In the season opener, Wilson and Seattle’s offense had a chance at a game-winning drive in Arizona and came up just short. In St. Louis, the Seahawks were in a similar position, and again couldn’t capitalize. And as entertaining as Seattle’s final-play win over Green Bay may have been, that was more fluke than a sign of progress. The Seahawks needed two touchdowns late in Sunday’s game, and Wilson delivered.

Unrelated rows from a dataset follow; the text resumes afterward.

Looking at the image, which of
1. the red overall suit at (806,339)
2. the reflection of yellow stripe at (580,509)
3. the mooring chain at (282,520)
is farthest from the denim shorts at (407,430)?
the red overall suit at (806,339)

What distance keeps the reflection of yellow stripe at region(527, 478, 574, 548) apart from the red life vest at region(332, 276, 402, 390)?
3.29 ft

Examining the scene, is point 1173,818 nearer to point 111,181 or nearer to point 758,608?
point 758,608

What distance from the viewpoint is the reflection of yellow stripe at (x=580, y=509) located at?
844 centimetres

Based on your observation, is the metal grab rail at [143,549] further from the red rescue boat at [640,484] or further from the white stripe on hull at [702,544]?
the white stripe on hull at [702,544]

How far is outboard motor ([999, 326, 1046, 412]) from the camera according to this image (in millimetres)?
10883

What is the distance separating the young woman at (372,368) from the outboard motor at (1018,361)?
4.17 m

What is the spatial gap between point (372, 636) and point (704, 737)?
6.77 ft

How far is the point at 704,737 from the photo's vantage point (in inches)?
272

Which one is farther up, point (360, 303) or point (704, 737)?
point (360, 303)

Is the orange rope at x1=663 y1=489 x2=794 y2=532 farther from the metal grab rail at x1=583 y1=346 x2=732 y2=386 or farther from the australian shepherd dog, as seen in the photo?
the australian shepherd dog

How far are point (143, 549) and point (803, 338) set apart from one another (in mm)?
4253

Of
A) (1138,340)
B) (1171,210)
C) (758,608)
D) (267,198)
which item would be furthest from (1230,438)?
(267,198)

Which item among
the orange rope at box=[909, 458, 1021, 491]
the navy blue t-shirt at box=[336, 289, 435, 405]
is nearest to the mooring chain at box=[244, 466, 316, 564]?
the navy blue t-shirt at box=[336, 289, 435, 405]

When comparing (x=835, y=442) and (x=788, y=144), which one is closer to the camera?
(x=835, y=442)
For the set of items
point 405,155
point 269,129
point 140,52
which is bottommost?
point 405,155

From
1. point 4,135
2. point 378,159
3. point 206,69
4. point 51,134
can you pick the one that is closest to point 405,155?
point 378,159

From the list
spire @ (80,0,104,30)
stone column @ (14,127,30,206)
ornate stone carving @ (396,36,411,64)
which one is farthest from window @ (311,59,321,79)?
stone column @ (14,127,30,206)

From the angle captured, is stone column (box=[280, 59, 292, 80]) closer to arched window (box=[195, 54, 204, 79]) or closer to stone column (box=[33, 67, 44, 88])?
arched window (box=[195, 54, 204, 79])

They needed to find a way to move the ball when the Patriots bottled up Lynch, holding him to 41 yards — his lowest output since last October — and Wilson was up to the task.
“I think it definitely helps with that experience,” Wilson said of Seattle’s previous close games. “Obviously I’m a rookie, but I’ve played a lot of football games in my lifetime, and to get little experiences and little nuggets of information from every game, that’s got to be your goal.”
Carroll saw progress in the passing game a week earlier, despite Wilson throwing a pick-six in the win in Carolina, but this was a considerable step forward.
“We have been coming with the throwing game, and we’ve found that Russell really does throw the ball really well down the field,” Carroll said. “… All day he was battling and making things happen. Hopefully we keep moving ahead and keep running the football, and now take our shots when we get a chance and try to cause some more problems for our opponent.”
And that last thing Carroll said was important. The Seahawks aren’t suddenly going to make this offense revolve around Wilson. Lynch will get his carries, and the Seahawks will remain a run-first offense, but what Sunday showed is that Wilson is capable of airing it out when situations call for it. With Seattle on its own 17-yard line trailing by two scores, Wilson hit Golden Tate for a 51-yard gain. When the Seahawks were facing fourth-and-goal on that same drive, he found Braylon Edwards with a fade in the corner of the end zone for a 10-yard touchdown. On the final drive, Wilson started things out with a 9-yard run, then three plays later he threw a perfect strike to Rice for a 46-yard score.
It wasn’t just late-game heroics for Wilson either. He started the game by completing seven of his first eight passes as Seattle took a 10-3 lead. Most notably, Wilson hit Doug Baldwin for a 50-yard gain after using his legs to keep the play alive. Making big plays from outside of the pocket was a priority this week, as was improving in the red zone, and Wilson helped the offense do both.
“This week, we made a big point to the whole receiving crew and the quarterbacks and everybody that is catching the ball that we have not taken advantage of Russell’s movement,” Carroll said. “He’s been running and making yards, and we made a big deal about it this week that there are huge plays for us if we just look and fight harder to get open.”
Wilson is far from a finished product. He is mature beyond his years, but he is still a rookie with six games of NFL experience under his belt. Still, this game felt like a potential breakthrough for Wilson, who showed when it mattered most that he can be a playmaker.
“I guarantee you now everybody’s on the bandwagon,” said Seahawks safety Earl Thomas. “Like I’ve always said from the start, he’s special. The way he prepares, I expect that out of him because he prepares. He prepares like a winner and he led us.”